▶

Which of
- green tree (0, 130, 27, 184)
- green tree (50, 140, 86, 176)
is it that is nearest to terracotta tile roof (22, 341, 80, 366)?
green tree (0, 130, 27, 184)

◀

- **Your goal**
Rewrite each of the items, substituting "red clay roof" for "terracotta tile roof" and leaving everything else unchanged.

- **Reply**
Which of
- green tree (0, 130, 27, 184)
- green tree (50, 140, 86, 176)
is it that is nearest to red clay roof (22, 341, 80, 366)?
green tree (0, 130, 27, 184)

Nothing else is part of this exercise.